Principle:Run llama Llama index Finetuned Embedding Loading

Overview

Finetuned Embedding Loading covers the process of loading a finetuned embedding model back into memory after training and wrapping it in LlamaIndex's BaseEmbedding interface. This step bridges the gap between the training output (a saved model on disk) and the LlamaIndex embedding API that powers retrieval pipelines.

Concept: Model Serialization and Deserialization

After finetuning, the trained model must be serialized to disk and later deserialized for inference. The serialization format depends on the finetuning approach:

Sentence Transformers Full Model

A fully finetuned Sentence Transformer model is saved as a complete model directory containing:

config.json -- Model architecture configuration
pytorch_model.bin or model.safetensors -- Model weights
tokenizer_config.json, vocab.txt, etc. -- Tokenizer files
sentence_bert_config.json -- Sentence Transformers-specific configuration

This is a self-contained model that can be loaded by any Sentence Transformers-compatible loader.

Adapter Weights

An adapter-based finetuned model saves only the adapter layer weights:

The adapter weights file (e.g., a PyTorch state dict)
The base model is not saved -- it must be available separately at load time

This results in a much smaller saved artifact, but requires the base model to be accessible.

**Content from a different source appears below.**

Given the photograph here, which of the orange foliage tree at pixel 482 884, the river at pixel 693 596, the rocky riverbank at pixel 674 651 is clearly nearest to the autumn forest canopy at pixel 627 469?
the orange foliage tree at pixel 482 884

Concept: Wrapping in the BaseEmbedding Interface

LlamaIndex uses the BaseEmbedding abstract class as the standard interface for all embedding models. A finetuned model must be wrapped in a class that implements this interface to be used in LlamaIndex pipelines.

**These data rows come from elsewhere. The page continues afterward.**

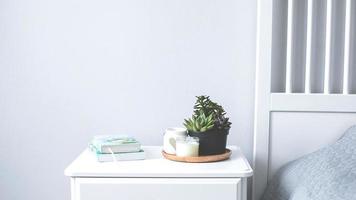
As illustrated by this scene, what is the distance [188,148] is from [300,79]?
0.55 m

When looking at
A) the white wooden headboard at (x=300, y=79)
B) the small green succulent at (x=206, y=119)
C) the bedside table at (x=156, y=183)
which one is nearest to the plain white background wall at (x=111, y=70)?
the white wooden headboard at (x=300, y=79)

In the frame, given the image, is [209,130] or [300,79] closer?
[209,130]

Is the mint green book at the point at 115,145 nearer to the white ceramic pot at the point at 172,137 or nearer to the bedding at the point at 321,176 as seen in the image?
the white ceramic pot at the point at 172,137

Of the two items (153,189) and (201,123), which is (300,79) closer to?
(201,123)

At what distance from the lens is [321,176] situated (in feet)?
3.63

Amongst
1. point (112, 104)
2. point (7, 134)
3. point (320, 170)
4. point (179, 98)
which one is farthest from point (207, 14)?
point (7, 134)

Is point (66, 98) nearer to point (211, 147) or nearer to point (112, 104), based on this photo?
point (112, 104)

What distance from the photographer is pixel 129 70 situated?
1.58m

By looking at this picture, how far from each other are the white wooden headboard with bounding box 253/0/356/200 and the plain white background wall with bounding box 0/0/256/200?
0.34 ft

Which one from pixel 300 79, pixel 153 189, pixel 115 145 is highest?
pixel 300 79

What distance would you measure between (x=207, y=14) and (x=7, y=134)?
87 centimetres

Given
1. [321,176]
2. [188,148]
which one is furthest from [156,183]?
[321,176]

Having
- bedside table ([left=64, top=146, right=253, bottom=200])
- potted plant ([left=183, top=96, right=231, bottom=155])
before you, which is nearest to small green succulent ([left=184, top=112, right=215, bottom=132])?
potted plant ([left=183, top=96, right=231, bottom=155])

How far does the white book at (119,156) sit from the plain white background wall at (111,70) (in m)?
0.29
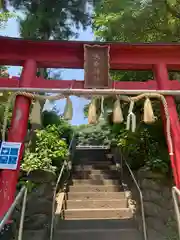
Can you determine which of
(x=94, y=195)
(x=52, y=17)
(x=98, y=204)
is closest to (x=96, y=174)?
(x=94, y=195)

The BaseEmbedding interface requires:

_get_text_embedding(text: str) -> List[float] -- Embed a single document
_get_query_embedding(query: str) -> List[float] -- Embed a single query
_get_text_embedding_batch(texts: List[str]) -> List[List[float]] -- Batch document embedding

Concept: Full Model Loading (Sentence Transformers)

For Sentence Transformers finetuning, the loading process uses the "local:" prefix convention:

The get_finetuned_model() method constructs the string "local:{model_output_path}"
This string is passed to resolve_embed_model(), which recognizes the "local:" prefix
The resolver loads the model from the local directory and wraps it in LlamaIndex's embedding interface

This approach ensures the finetuned model is treated identically to any other embedding model in the system.

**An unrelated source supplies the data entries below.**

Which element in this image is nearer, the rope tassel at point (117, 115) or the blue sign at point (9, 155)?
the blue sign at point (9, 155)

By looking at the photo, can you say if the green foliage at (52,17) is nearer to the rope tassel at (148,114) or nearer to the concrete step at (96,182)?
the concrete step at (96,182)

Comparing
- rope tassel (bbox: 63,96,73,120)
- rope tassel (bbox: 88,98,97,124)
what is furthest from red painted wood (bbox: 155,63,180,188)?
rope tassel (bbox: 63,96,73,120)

Concept: Adapter Model Loading

For adapter-based finetuning, the loading process is different:

The get_finetuned_model() method creates an AdapterEmbeddingModel
This model combines the original base embedding model with the trained adapter weights
At inference time, inputs are first embedded by the base model, then transformed by the adapter

The AdapterEmbeddingModel composes both models transparently, presenting a single BaseEmbedding interface to consumers.

Concept: Model Resolution

LlamaIndex's resolve_embed_model() function handles various model identifier formats:

Prefix	Behavior
local:{path}	Loads a Sentence Transformer model from a local directory
<model_name>	Loads from HuggingFace Hub
"default"	Loads the default embedding model (OpenAI text-embedding-ada-002)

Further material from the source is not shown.